# How's it going?



## njsimonson (Sep 24, 2002)

Well gang, Bassin' season is in full swing, we had a great opener, catching 41 bass. I landed several in the 16-18 inch range, and one that topped 20.

So far this year, my biggest smallie is 19.8 and my biggest greenie is 20. How's everyone else doing? I have yet to catch a ******, but they'll be soon enough!

How's your season off?


----------



## Turner (Oct 7, 2005)

did pretty good, a few in the 16-17" range. caught them inbetween take'n the kids fish off and rebaiting hooks.


----------



## MSG Rude (Oct 6, 2003)

We did good. I probably had the best/largest smallie of my life. We didn't have a tape so I can say it was 24" long but in all honesty it was probably 20-21 range. She was fat a sassy.

Nothing on top water yet though. These came on rattle's and shallow Spro's.

Any top for you?


----------



## Gary Bottger (Nov 24, 2004)

My daughter and I got into a few this past weekend. Let's just say I got it handed to me. lol  Keep after em guys.
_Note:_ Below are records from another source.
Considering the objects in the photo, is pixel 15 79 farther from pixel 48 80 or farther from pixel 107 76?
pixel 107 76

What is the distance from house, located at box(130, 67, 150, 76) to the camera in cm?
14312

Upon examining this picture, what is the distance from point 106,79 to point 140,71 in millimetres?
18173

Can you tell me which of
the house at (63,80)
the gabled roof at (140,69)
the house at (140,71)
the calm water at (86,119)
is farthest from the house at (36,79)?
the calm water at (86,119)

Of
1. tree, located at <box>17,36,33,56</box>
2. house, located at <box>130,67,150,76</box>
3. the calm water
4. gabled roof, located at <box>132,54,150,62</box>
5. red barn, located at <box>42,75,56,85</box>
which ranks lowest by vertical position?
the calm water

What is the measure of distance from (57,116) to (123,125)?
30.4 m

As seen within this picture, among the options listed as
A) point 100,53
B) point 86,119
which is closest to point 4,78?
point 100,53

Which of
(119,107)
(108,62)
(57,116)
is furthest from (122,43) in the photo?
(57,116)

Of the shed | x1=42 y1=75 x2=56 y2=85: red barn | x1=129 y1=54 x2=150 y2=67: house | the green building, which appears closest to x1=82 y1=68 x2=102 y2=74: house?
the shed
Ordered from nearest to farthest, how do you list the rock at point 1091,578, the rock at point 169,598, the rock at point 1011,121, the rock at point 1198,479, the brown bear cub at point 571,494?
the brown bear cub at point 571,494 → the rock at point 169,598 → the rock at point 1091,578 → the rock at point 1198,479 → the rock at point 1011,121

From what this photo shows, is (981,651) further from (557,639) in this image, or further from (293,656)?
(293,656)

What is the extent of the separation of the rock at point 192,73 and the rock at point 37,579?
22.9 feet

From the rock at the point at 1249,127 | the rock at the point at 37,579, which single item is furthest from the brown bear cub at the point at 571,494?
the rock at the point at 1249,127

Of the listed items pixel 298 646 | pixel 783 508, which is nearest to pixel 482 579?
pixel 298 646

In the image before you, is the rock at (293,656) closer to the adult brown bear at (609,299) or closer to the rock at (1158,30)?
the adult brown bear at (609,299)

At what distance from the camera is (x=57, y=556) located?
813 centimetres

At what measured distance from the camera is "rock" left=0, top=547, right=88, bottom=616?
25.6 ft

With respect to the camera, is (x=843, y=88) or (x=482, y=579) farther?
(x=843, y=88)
She let it swim right after the photo.


----------



## nodakoutdoors.com (Feb 27, 2002)

Water won't warm up out here...getting annoying. Still an excuse to fish for walleyes for the freezer until it's strictly C&R time.


----------



## Bagman (Oct 17, 2002)

Slayed em yesterday! I single handedly boated 36 between 5 and 9 pm. I lost the better part of an hour due to a passing line of thunder showers or I woulda exceeded 40 with ease. The ol' bass thumb is ripped to shreds. Every fish pulled in on either the trusty white Terminator or the new Lucky Craft Live Pointer. :beer:


----------



## njsimonson (Sep 24, 2002)

Bagman -

Long time no E. Good to see you man, glad to hear you're doing well, I drove through that line of storms to drop my buddy from Norway off at Hector Int'l. She poured down while we got him his Raps in Sportsman's Warehouse. They cost him $5-7 here, over there the small countdowns are $10 and it just gets worse as the lures get bigger!

Keep catchin' em! :beer:


----------



## Flick (Aug 21, 2002)

We've been tearin em up here in the cities. Caught a couple hundred so far this season. Biggest is 20.75" 4.7lb on the digital. Caught about 
15-20 18"+ fish so far. Around here the fish are in post spawn really bad right now and the fish are kind of in a funk. Another week or two and hopefully they're in their summer patterns. We've been fishin some tiny lakes by draggin our duck boat in them and they've been awesome to us, 20-30 fish evenings are the norm. I need to get back at em.


----------



## Gary Bottger (Nov 24, 2004)

4 bass over 20 inches in just under two days. Weather was horrible but the company and the fish were great. hehehe


----------



## Burly1 (Sep 20, 2003)

As seems to be the case in Nebraska, the Prairie Jewels are hot! On the seventh, I had a most wonderful three hours, boating fish on almost anything I chose to throw at them. Most were between 14 and 16 inches and fat as footballs. The most fun was on a weedy flat, throwing a tri-wing buzzbait.....SPLASH!
[siteimg]4497[/siteimg]
[siteimg]4498[/siteimg]
Good fishing, Burl


----------



## njsimonson (Sep 24, 2002)

I second the topwater action, hopefully this works, and you guys can see it (need Quicktime plug in to view). Topwater fishing has been fuuuu-unnnn!!!


----------



## Bagman (Oct 17, 2002)

Looks like very familiar SE NODAK bass water to me. If thats the place Im thinking of is it still offering up the occasional nice sized perch?


----------